Вернулась в свою бригаду. У меня было теперь уже новое задание — связаться с одним из Гадутишской полиции, это в Литве, который работал у немцев в тайной полиции. Я с ним связалась, поговорила, и он обещал помогать нам, взял наши листовки, сказав, что надо подружиться с полицией. Я вернулась опять в бригаду. Основное задание был выполнено, и надо было связываться с Поставами. Я пошла говорить на эту тему с начальником бригады, но он не разрешил идти туда и сказал, что надо работать у нас. Дали мне задание работать уже по линии комсомольской организации, сказали, чтобы я связалась с полицейским гарнизоном в Лынтуне. Это было в конце 1943 года, в декабре месяце. Прихожу к начальнику гарнизона Антонайтису, он меня спрашивает: что вам нужно? Я отвечаю, что я послана к вам из штаба партизанского движения на договор с вами. Как он перепугался. Так перепугался, что и не знает, что и говорить-то! А я ему продолжаю: что ж тут такого? Как что? А он весь дрожит и говорит: вы уходите отсюда, а потом приходите. Он страшно испугался и все озирается по сторонам, не видит ли кто его. А я ему отвечаю: нет, господин комендант, вы обязаны сейчас же написать письмо партизанам, потому что я не могу прийти к ним с пустыми руками. Или вы будете работать с нами, или же вы отказывайтесь, т.к. я должна принести ответ ваш партизанам. Он даже не знает, что и делать, а я смотрю прямо ему в глаза и говорю: вы напишите письмо им. Ну, что я напишу? Пойти в партизаны я не могу, т.к. у меня семья, дети... А я ему отвечаю: вы помогите нам оружием, боеприпасами. Мою записку он взял в руку, а я ему подаю руку и говорю: желаю вам успеха в работе. Он дал обещание помогать. Подает мне руку, а сам боится и думает, вот уж нахальная женщина навязалась на его голову! Я пошла. Потом он стал помогать, а если бы этого не делал, то партизаны моментально опубликовали бы его письмо, и так или иначе ему был бы конец. Дал он нам 3 винтовки, боеприпасы, а в этот раз все эти вещи я погрузила на санки и поехала.

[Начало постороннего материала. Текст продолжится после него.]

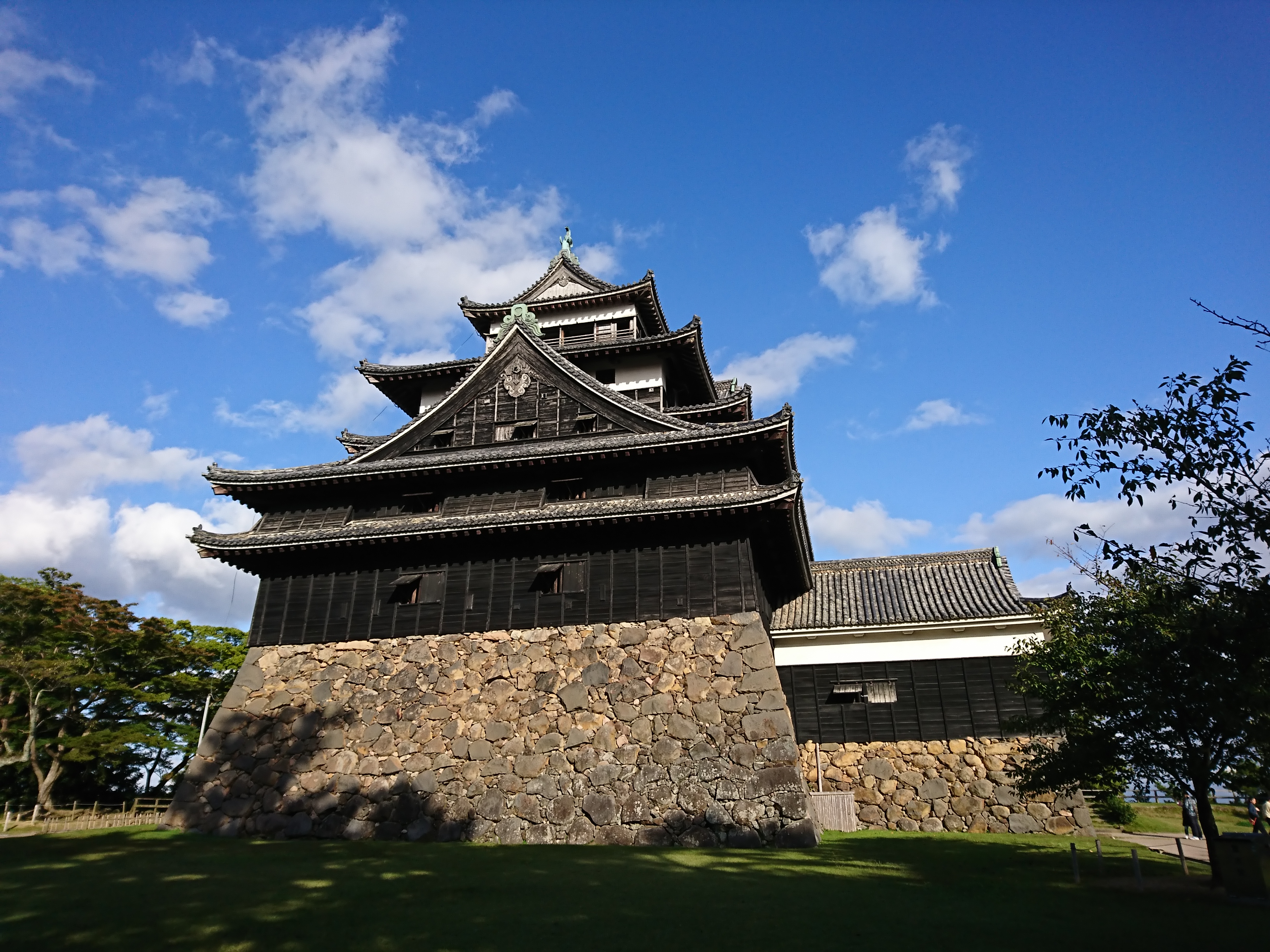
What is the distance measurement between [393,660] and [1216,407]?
62.1ft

После этого я пошла в Свентяны на договор к начальнику полиции. Он сам — литовец. Этот мне обещал, что он будет с нами работать, позвал коменданта, и мы вместе все разговаривали, и комендант дал согласие работать вместе с партизанами. Они тоже дали мне письма к партизанам, в которых заявили о своем согласии работать совместно с партизанами. Я ушла. Вижу, мчится полиция, ну, думаю, наверное, меня хотят поймать. Но я не растерялась и спряталась. Оказывается, это не за мной. А в этой полиции работал один старичок — русский. Я с ним раньше еще много разговаривала, давала ему то водочки, давала немецкие деньги и говорила ему, чтобы он мне помогал, а что я тебя никогда не обижу платой. На этот раз я вызвала его. Он приходит. Я ему говорю: знаешь, старик, что обидно, что партизан расстреливают, а кстати сказать, он не знает, что я партизанка, говорю, что дело плохо, видишь, наших товарищей повели на расстрел, убили их, что бы такое сделать, чтобы отомстить немцам за смерть партизан? Говорю ему, что у меня есть русская литература, а немцы устраивают вечер, вот ты возьми и напихай эту литературу им в шинели, сложи ее как-нибудь так, чтобы они увидели. Он им наложил столько этой литературы около стола, а немцы ничего не понимают по-русски, положили мы и сводку «Говорит Москва», сводки Информбюро. Сидят немцы, сидят полицейские и вот берут газеты, чтобы свернуть покурить, рвут нашу литературу, и в это время заходит немецкий переводчик и просит закурить, а один вытаскивает из кармана эту! литературу и дает переводчику. Тот смотрит, а потом и говорит: а, вы вся этим делом тут занимаетесь! Забрал литературу и пошел. Пришел к себе, вызвал немцев, пришли, началась здесь драка. Почему и откуда литература? Никто ничего не знает. Сейчас же проверка, обнаружили еще больше нашей литературы и стали драться, друг другу в морды дают! Немцы тогда расстреляли четырех полицаев, затем всех полицейских обезоружили, арестовали, а наши ребята взорвали почту, станцию, подожгли их базу с хлеботарой, с солью; собрались все вместе и пошли, как будто бы ничего и не знают. В общем, мы отомстили за своих товарищей, и крепко.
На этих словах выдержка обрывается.